BEGIN DATA RECORDS
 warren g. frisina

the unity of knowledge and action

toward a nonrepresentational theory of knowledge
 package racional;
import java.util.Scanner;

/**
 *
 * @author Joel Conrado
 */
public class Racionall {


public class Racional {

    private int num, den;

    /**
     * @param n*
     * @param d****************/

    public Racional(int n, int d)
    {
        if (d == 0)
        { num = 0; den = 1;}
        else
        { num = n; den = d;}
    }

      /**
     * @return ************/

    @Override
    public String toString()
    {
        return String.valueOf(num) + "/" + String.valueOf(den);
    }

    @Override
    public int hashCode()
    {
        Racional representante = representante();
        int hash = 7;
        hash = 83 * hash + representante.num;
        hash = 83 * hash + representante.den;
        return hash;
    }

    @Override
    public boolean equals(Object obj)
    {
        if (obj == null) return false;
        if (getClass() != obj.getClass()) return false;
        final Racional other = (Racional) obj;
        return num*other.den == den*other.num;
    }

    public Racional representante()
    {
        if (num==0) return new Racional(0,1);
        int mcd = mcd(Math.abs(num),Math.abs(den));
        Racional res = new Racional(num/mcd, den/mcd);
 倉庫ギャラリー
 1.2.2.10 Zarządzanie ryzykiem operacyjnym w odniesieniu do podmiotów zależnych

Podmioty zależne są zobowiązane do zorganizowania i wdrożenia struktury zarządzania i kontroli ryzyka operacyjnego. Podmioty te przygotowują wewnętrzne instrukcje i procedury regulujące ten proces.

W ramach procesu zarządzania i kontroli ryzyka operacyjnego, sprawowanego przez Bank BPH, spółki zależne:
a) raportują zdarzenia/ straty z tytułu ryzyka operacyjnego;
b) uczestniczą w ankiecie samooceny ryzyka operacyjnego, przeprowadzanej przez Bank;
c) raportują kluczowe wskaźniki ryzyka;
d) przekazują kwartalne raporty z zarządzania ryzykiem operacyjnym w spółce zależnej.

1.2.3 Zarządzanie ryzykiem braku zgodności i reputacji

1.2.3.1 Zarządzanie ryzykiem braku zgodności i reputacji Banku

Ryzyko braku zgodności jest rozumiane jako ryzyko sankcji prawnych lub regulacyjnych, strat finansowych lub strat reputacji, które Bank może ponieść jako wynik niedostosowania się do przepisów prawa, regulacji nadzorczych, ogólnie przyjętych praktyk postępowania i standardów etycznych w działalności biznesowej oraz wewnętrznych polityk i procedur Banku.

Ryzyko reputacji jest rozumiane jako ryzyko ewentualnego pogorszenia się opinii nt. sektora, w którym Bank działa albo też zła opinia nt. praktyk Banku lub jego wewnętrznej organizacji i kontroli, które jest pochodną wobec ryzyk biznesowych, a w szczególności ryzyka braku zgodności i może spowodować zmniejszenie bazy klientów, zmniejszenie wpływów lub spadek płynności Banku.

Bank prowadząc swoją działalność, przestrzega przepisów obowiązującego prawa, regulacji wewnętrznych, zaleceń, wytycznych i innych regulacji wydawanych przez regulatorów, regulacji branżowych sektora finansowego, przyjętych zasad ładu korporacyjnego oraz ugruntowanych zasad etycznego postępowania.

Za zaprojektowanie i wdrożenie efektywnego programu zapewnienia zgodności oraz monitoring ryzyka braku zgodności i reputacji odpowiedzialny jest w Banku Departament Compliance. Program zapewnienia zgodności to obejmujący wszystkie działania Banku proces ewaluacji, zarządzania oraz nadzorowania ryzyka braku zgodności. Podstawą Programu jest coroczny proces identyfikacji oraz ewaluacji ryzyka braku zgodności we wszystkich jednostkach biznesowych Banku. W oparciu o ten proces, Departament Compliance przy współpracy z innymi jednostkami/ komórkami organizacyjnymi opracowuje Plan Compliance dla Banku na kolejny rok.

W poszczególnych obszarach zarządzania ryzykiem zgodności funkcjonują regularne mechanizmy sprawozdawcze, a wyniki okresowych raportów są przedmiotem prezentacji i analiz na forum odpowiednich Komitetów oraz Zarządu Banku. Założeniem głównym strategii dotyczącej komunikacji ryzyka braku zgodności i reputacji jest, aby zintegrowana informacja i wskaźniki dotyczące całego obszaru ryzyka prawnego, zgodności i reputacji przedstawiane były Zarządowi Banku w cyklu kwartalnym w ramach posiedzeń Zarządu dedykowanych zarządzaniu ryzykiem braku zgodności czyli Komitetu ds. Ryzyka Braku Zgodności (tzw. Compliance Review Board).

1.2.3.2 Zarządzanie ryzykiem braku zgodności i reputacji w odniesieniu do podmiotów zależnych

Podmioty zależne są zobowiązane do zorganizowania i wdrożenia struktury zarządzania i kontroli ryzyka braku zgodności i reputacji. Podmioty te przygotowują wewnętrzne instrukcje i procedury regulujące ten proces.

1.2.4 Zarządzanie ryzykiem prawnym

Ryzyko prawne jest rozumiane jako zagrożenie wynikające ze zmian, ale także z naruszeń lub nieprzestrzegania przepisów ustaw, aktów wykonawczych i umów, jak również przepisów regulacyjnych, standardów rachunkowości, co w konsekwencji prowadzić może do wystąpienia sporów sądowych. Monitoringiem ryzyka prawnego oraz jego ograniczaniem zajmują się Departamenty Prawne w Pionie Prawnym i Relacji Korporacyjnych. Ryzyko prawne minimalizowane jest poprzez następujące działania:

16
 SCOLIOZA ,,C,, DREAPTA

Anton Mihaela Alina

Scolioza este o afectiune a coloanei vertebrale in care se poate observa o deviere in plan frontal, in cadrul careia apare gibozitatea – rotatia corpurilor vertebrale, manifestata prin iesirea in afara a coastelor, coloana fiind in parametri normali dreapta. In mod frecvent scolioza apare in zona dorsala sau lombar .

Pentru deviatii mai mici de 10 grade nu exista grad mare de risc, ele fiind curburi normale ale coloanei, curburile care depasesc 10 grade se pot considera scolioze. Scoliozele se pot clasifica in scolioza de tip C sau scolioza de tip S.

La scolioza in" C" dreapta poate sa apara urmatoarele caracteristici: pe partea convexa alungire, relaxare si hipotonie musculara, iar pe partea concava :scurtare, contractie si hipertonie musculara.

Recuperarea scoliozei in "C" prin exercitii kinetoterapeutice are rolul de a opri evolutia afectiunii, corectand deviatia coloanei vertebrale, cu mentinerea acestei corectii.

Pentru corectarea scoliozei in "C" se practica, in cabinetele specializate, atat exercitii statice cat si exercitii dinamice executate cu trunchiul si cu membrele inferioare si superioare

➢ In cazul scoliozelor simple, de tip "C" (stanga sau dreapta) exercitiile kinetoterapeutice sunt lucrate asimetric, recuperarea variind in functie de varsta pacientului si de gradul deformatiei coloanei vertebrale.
END DATA RECORDS
• [REQUIRED WORK]:
Going down from the first line of the entries above, restate each line word for word until the line holding "b) uczestniczą w" is done.

• [EXERCISE OUTPUT]:
 warren g. frisina

the unity of knowledge and action

toward a nonrepresentational theory of knowledge
 package racional;
import java.util.Scanner;

/**
 *
 * @author Joel Conrado
 */
public class Racionall {


public class Racional {

    private int num, den;

    /**
     * @param n*
     * @param d****************/

    public Racional(int n, int d)
    {
        if (d == 0)
        { num = 0; den = 1;}
        else
        { num = n; den = d;}
    }

      /**
     * @return ************/

    @Override
    public String toString()
    {
        return String.valueOf(num) + "/" + String.valueOf(den);
    }

    @Override
    public int hashCode()
    {
        Racional representante = representante();
        int hash = 7;
        hash = 83 * hash + representante.num;
        hash = 83 * hash + representante.den;
        return hash;
    }

    @Override
    public boolean equals(Object obj)
    {
        if (obj == null) return false;
        if (getClass() != obj.getClass()) return false;
        final Racional other = (Racional) obj;
        return num*other.den == den*other.num;
    }

    public Racional representante()
    {
        if (num==0) return new Racional(0,1);
        int mcd = mcd(Math.abs(num),Math.abs(den));
        Racional res = new Racional(num/mcd, den/mcd);
 倉庫ギャラリー
 1.2.2.10 Zarządzanie ryzykiem operacyjnym w odniesieniu do podmiotów zależnych

Podmioty zależne są zobowiązane do zorganizowania i wdrożenia struktury zarządzania i kontroli ryzyka operacyjnego. Podmioty te przygotowują wewnętrzne instrukcje i procedury regulujące ten proces.

W ramach procesu zarządzania i kontroli ryzyka operacyjnego, sprawowanego przez Bank BPH, spółki zależne:
a) raportują zdarzenia/ straty z tytułu ryzyka operacyjnego;
b) uczestniczą w ankiecie samooceny ryzyka operacyjnego, przeprowadzanej przez Bank;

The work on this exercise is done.